Mit einem Pfändungs- und Überweisungsbeschluß wird der gepfändete Erstattungsanspruch zur Einziehung oder an Zahlungs statt überwiesen (§ 835 ZPO). Der Anspruch selbst geht nicht auf den Pfändungsgläubiger über, sondern bleibt Bestandteil des Schuldnervermögens. Die infolge der Überweisung ausgelöste gesetzliche Einziehungsermächtigung erstreckt sich deshalb lediglich auf den reinen Zahlungsanspruch, mithin auf den Anspruch, den der Steuerschuldner auf Erstattung überzahlter Steuern gegen die Finanzbehörde hat (vgl. BFH-Urteil vom 25. April 1978 VII R 2/75, BFHE 125, 138, BStBl II 1978, 464, und für den Fall der Abtretung: BFH-Urteil vom 6. Dezember 1988 VII R 206/83, BFHE 155, 40, BStBl II 1989, 223).

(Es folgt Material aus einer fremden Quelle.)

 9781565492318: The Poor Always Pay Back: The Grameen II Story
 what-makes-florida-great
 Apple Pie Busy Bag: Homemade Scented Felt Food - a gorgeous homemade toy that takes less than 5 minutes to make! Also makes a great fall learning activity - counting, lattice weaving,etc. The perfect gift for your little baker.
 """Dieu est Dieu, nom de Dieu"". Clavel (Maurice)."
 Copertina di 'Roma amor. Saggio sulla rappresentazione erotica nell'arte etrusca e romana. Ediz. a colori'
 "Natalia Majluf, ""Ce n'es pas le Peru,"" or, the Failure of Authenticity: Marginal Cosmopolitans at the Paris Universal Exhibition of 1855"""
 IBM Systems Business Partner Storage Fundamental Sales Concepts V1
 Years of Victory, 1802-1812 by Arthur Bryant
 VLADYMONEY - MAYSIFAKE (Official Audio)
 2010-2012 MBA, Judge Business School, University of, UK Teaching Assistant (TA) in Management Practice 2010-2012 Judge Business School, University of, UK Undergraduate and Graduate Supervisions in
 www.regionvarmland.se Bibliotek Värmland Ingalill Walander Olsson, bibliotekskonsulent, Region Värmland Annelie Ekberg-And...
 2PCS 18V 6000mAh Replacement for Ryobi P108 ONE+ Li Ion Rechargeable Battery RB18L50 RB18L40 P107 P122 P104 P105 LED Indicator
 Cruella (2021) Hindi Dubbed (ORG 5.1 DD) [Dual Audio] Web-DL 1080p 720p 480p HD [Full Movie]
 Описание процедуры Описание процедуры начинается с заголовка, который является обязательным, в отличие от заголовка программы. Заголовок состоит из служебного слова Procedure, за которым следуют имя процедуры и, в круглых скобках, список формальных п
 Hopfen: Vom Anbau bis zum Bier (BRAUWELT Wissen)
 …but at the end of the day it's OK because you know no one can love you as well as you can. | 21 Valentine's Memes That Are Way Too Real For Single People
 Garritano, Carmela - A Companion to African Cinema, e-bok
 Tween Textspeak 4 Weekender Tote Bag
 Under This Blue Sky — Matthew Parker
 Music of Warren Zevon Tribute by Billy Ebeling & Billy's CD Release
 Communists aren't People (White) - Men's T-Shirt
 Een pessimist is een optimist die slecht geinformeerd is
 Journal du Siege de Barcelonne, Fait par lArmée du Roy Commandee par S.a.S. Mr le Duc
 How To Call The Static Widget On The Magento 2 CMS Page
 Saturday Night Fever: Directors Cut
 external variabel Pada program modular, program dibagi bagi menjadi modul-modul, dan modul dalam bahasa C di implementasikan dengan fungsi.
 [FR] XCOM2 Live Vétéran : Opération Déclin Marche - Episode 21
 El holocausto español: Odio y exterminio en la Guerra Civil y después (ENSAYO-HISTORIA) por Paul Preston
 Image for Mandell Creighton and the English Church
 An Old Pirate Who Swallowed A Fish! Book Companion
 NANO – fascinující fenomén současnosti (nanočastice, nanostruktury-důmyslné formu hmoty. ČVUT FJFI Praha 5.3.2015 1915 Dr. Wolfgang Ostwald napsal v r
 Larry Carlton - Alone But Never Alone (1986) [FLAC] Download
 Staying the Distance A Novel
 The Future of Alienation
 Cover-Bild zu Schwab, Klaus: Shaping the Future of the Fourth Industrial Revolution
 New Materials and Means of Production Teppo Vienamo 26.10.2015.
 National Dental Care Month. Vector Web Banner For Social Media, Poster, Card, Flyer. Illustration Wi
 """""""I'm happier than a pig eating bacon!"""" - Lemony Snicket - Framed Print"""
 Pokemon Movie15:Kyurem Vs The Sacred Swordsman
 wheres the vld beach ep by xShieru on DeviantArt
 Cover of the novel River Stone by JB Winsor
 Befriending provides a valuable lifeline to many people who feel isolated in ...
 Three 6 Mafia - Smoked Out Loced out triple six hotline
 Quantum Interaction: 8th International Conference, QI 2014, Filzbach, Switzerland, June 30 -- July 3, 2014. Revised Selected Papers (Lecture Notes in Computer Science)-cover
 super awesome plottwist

Der BFH hat daher in ständiger Rechtsprechung entschieden, daß durch den wirksamen Pfändungs- und Überweisungsbeschluß von der Rechtsposition des Pfändungsschuldners als Steuerpflichtigem nur die Rechtsstellung auf den Pfändungsgläubiger übertragen wird, die der Steuerpflichtige als Inhaber des Erstattungsanspruchs im Erhebungsverfahren innehat. Die Rechtsstellung, die ein Erstattungsberechtigter in seiner Eigenschaft als Steuerschuldner (= Steuerpflichtiger i.S. des § 33 AO 1977) im Steuerfestsetzungsverfahren innehat, kann wegen des besonderen --öffentlich-rechtlichen-- Charakters des Steuerschuldverhältnisses nicht auf einen Dritten, wie den Abtretungsempfänger oder den Pfändungsgläubiger, übergehen. Im Steuerfestsetzungsverfahren ist die Rechtsstellung des Steuerpflichtigen so eng mit seiner Person verbunden, daß ein Übergang von Rechten und Pflichten des Steuerpflichtigen im Wege der Abtretung, Pfändung oder sonstigen Schuldübernahme ausgeschlossen ist. Denn die für das öffentlich-rechtliche Steuerschuldverhältnis geregelten Rechte und Pflichten der Beteiligten berücksichtigen auch die besonderen Interessen der Verfahrensparteien. Sie dienen dem Erfordernis einer zutreffenden und gleichmäßigen Besteuerung des Steuerpflichtigen (§ 85 AO 1977) und dem Interesse der Finanzbehörden, unmittelbar vom Steuerpflichtigen fristgerecht und möglichst vollständig die tatsächlichen und rechtlichen Verhältnisse, die für die Steuerpflicht und die Steuerbemessung maßgeblich sind, zu erfahren. Das gebietet es, den Steuerpflichtigen aus dem Steuerschuldverhältnis nicht zu entlassen und die ihn treffenden Pflichten auch von ihm selbst einzufordern. In diese Rechtsstellung des Erstattungsberechtigten aus dem dem (vorgeblichen) Erstattungsanspruch zugrundeliegenden Steuerschuldverhältnis tritt der Pfändungsgläubiger (Abtretungsempfänger) nicht ein (vgl. BFH-Urteile vom 1. März 1990 VII R 103/88, BFHE 160, 128, BStBl II 1990, 520, und in BFHE 120, 138, BStBl II 1978, 464; BFH-Beschlüsse vom 27. Januar 1993 II S 10/92, BFH/NV 1993, 350, und vom 18. Januar 1996 VII B 259/95, BFH/NV 1996, 453; Boeker in Hübschmann/Hepp/ Spitaler, Abgabenordnung-Finanzgerichtsordnung, 10. Aufl., § 46 AO 1977 Rz. 71, 114; die Nachweise bei Tipke/Kruse, Abgabenordnung-Finanzgerichtsordnung, 16. Aufl., § 46 AO 1977 Rz. 11; Klein/Brockmeyer, Abgabenordnung, 6. Aufl., § 46 Rz. 5).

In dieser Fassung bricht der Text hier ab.